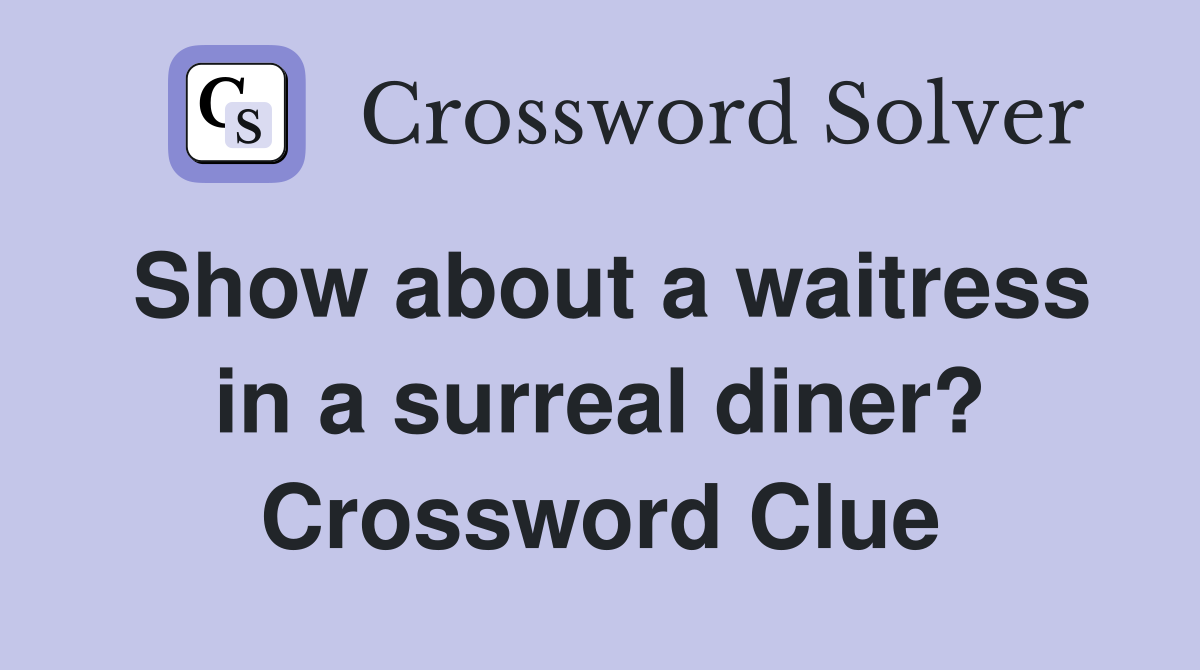 Show about a waitress in a surreal diner? Crossword Clue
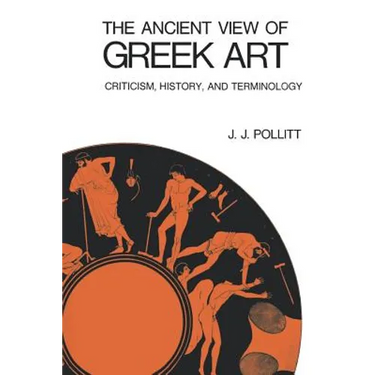 The Ancient View of Greek Art: Criticism, History, and Terminology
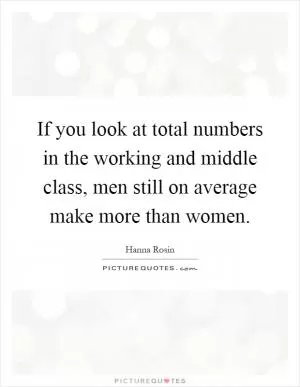 If you look at total numbers in the working and middle class, men still on average make more than women Picture Quote #1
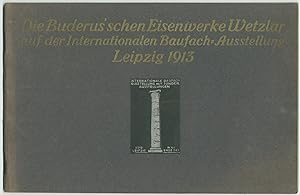 Die Buderus'schen Eisenwerke Wetzlar auf der Internationalen Baufach-Ausstellung Leipzig 1913 (Ei...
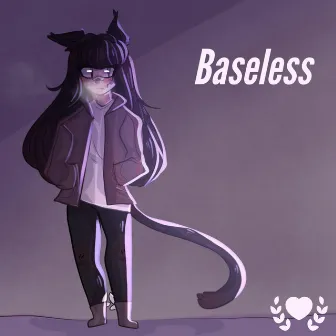 Baseless by Luenam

**Your instructions**
Edit the entries above by replacing "surreal diner" with "roadside diner", keeping every other word unchanged. Leave the pictures out of your version.

**Exercise response**
 Show about a waitress in a roadside diner? Crossword Clue
 The Ancient View of Greek Art: Criticism, History, and Terminology
 If you look at total numbers in the working and middle class, men still on average make more than women Picture Quote #1
 Die Buderus'schen Eisenwerke Wetzlar auf der Internationalen Baufach-Ausstellung Leipzig 1913 (Ei...
 Baseless by Luenam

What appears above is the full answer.